You can always learn quite a bit from James Maida, president and CEO of Gaming Laboratories International (GLI). His independent game testing lab has been in business for 25 years now, and that has given him plenty of time to reflect on the technological trends that have influenced the gaming industry both for the better and for the worst.
Yet when I sat down to talk to him for a feature on gaming labs that is running in this issue of the magazine (see page 40) and asked him which of these trends would have the greatest impact going forward, part of his answer was somewhat surprising in that it did not involve gaming products or technology. “The past five to six years have been very tough economically for both suppliers and operators,” he said, “so much tougher than the previous 15 years.” The gaming industry is still trying to cope with this and it continues tohave a major impact on technology development, he added.
At first I was not sure what any of this had to do with new gaming technologies but, in retrospect, this observation makes imminent sense in that funding is key to any substantial technological advance. When funds are tight, manufacturers are unlikely to go all-in on risky, yet potentially revolutionary technologies, and it is doubtful operators have the economic wherewithal to purchase such expensive products. To borrow a phrase from Bill Clinton, “it’s the economy, stupid;” which in this instance can apply to new technologies as well as politics.
Also underlying Maida’s observation is the unspoken thought that the U.S. gaming marketplace may take longer than expected to return to the days of substantial year-over-year growth, if it ever does. Gaming revenue have grown less than 5 percent a year for the past five years and has yet to recapture its pre-recession high of $37.52 billion, according to the American Gaming Association’s State of the States reports. And according to Fantini’s National Revenue Report, 2013 was a less than aspiring year for U.S. gaming, with commercial casinos and those tribal casinos that report revenues publicly showing a mere 0.02 percent increase over 2012 results (see page 8).

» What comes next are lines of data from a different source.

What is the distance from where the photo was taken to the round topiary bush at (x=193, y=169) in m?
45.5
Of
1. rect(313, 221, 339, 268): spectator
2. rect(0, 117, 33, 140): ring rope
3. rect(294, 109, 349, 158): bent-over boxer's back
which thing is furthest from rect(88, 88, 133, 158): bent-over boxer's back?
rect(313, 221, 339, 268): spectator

It feels like the U.S. gaming marketplace is stalled, and it appears this mindset is starting to impact gaming executives, who are normally a pretty optimistic bunch. A recent Gaming Executive Satisfaction Survey conducted by Bristol Associates and Spectrum Gaming Group showed the impact slow to non-existent gaming growth was having on operators, most of whom view the future of their regional gaming markets as neutral and are less optimistic about individual career growth.

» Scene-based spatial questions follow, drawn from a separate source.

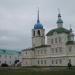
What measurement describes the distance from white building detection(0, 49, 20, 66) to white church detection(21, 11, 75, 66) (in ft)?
82.2

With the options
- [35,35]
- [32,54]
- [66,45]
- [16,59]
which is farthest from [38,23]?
[16,59]

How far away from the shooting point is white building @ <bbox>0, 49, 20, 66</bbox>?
86812 millimetres

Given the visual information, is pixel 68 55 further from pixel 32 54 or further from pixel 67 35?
pixel 32 54

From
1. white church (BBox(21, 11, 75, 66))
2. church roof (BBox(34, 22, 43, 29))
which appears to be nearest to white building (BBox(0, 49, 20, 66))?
white church (BBox(21, 11, 75, 66))

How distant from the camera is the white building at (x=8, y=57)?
285 feet

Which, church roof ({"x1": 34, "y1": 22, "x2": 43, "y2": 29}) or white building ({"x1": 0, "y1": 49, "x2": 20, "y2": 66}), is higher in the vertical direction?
church roof ({"x1": 34, "y1": 22, "x2": 43, "y2": 29})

“The latest annual survey of gaming industry executives demonstrates a series of mixed results consistent with the uneven overall economic recovery,” the survey stated. “Evidence of optimism is slight, while evidence of pessimism is only slightly more apparent.” The authors of this report called this the “Goldilocks metaphor,” meaning those gaming executives surveys showed not too much enthusiasm, but also not too much pessimism.
What all this means going forward is anyone’s guess, but one thing is for certain, at least for the short term, or until some new form of wagering becomes widely accepted and boosts profits for all (I’m looking at you, eGaming), the U.S. gaming industry had best prepare itself for a period of diminished expectations and small victories. There is nothing wrong with this—sometimes it’s best to hold steady, not get too caught up in slight growth or declines, especially when the economy is in fluctuation. This approach may be unpalatable in today’s Wall Street-centric world where a company is a failure if it doesn’t show double-digit year-over-year growth, but for the gaming industry, that ship has sailed, if only for the time being.